* [Aim]:
Copy the lines of the material word for word, starting at the line containing "Among point 623,447" and ending at the line containing "12.7 inches".

* [Input data]:
- - - - -

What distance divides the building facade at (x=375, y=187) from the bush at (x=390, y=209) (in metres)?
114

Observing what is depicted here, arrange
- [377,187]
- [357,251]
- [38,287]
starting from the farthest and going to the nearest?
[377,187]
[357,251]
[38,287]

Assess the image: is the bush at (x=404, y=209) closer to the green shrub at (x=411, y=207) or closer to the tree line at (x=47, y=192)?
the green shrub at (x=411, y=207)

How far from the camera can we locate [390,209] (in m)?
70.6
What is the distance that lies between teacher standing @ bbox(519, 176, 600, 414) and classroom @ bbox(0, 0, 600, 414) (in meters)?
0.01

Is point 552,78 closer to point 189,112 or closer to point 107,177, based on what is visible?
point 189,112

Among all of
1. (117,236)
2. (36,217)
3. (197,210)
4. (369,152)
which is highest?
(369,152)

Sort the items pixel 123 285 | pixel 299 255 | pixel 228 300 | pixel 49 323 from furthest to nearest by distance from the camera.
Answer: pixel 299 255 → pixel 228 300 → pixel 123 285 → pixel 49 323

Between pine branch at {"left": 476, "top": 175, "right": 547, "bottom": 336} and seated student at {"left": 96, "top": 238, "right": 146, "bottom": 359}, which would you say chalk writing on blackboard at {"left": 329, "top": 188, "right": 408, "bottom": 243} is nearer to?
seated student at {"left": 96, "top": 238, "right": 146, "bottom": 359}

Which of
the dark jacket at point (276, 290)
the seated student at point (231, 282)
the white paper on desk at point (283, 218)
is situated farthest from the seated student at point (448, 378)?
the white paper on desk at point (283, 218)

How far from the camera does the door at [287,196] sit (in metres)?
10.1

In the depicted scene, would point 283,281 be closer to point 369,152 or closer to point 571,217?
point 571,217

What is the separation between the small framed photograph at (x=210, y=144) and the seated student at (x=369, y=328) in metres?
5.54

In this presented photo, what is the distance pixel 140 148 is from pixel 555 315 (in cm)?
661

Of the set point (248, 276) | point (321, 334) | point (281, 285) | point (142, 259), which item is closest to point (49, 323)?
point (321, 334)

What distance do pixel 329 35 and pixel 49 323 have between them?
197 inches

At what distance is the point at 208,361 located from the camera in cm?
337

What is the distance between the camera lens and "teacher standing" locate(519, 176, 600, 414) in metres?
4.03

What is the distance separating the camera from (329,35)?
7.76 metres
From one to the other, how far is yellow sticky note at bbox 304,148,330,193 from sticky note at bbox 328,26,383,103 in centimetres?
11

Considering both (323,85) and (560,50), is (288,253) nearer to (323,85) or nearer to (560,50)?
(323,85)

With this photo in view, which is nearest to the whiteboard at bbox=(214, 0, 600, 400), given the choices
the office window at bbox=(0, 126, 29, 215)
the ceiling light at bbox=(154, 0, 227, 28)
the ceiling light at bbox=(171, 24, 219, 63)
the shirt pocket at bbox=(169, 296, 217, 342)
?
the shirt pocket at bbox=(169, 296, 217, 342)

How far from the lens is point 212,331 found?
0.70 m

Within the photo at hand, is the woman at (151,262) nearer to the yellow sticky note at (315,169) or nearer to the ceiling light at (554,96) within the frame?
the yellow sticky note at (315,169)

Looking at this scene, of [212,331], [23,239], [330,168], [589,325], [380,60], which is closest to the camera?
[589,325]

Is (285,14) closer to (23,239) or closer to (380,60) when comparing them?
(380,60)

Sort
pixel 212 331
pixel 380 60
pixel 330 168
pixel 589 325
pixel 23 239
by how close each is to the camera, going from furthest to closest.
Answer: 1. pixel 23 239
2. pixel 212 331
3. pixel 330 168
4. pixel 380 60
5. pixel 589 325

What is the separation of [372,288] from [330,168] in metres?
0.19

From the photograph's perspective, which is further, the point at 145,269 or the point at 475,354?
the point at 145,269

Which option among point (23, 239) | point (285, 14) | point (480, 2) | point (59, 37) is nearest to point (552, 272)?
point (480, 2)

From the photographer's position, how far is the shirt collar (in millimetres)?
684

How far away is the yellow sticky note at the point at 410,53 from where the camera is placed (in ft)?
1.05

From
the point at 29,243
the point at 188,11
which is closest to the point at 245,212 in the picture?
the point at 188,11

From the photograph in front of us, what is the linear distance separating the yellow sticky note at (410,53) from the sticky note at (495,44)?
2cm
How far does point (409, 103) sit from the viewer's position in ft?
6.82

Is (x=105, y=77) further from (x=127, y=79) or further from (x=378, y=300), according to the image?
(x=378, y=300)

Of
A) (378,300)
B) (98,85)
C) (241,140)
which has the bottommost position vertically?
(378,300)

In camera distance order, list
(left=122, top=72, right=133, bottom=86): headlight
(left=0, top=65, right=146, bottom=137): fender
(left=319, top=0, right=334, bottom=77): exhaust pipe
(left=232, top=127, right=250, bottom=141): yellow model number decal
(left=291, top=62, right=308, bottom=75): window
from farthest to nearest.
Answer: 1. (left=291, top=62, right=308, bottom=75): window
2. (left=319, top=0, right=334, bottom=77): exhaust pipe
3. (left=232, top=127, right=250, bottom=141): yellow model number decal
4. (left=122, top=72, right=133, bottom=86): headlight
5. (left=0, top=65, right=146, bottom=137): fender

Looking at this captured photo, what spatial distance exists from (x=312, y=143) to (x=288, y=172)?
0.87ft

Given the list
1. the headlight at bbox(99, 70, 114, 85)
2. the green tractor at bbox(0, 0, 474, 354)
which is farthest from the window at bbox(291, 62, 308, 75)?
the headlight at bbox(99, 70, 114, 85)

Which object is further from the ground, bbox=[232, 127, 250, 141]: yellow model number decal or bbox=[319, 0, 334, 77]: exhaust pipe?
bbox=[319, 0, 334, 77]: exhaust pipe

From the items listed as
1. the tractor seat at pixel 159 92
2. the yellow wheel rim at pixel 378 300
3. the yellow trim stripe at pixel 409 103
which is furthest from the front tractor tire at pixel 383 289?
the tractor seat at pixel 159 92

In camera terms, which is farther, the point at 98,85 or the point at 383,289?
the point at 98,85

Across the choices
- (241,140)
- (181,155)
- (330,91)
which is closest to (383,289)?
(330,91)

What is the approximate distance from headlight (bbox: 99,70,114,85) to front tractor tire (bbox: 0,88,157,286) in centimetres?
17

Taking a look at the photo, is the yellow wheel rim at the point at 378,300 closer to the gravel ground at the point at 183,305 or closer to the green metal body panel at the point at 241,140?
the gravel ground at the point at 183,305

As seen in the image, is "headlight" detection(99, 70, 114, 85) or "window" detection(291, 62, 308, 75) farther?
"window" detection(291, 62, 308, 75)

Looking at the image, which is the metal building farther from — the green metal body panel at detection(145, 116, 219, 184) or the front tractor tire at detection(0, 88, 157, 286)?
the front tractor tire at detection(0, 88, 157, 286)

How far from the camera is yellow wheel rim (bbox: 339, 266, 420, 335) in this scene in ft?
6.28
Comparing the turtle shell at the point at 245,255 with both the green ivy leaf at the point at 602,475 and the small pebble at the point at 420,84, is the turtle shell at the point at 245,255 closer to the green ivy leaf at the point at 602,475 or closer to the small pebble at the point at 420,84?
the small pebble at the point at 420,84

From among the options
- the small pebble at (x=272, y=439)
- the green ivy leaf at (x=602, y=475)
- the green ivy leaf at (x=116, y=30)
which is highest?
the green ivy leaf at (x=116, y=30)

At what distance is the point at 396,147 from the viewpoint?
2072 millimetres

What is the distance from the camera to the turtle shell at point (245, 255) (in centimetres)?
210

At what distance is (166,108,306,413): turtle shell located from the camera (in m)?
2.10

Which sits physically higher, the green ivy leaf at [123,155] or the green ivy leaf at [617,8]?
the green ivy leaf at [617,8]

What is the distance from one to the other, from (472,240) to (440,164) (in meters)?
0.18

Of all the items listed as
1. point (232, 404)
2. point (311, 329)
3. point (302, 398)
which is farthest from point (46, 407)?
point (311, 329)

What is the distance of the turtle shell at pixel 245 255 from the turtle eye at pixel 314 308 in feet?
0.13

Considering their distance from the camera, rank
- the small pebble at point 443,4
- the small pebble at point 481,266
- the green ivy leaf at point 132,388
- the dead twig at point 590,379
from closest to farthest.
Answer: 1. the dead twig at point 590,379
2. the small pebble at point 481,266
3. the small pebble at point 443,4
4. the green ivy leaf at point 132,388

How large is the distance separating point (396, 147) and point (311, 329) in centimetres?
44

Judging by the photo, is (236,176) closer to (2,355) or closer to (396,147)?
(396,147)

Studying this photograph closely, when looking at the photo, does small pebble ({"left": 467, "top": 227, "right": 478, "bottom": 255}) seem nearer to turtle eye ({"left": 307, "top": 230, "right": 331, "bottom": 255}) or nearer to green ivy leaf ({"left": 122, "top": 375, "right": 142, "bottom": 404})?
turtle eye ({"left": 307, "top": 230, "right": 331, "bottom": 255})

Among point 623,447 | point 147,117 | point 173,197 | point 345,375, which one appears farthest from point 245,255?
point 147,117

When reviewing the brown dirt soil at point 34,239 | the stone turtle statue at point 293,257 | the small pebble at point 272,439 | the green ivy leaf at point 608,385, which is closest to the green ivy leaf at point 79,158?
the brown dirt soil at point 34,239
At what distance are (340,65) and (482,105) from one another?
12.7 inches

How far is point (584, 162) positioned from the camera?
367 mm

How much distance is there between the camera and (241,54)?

- - - - -

* [Written solution]:
Among point 623,447 | point 147,117 | point 173,197 | point 345,375, which one appears farthest from point 245,255?
point 147,117

When reviewing the brown dirt soil at point 34,239 | the stone turtle statue at point 293,257 | the small pebble at point 272,439 | the green ivy leaf at point 608,385, which is closest to the green ivy leaf at point 79,158?
the brown dirt soil at point 34,239
At what distance are (340,65) and (482,105) from one another?
12.7 inches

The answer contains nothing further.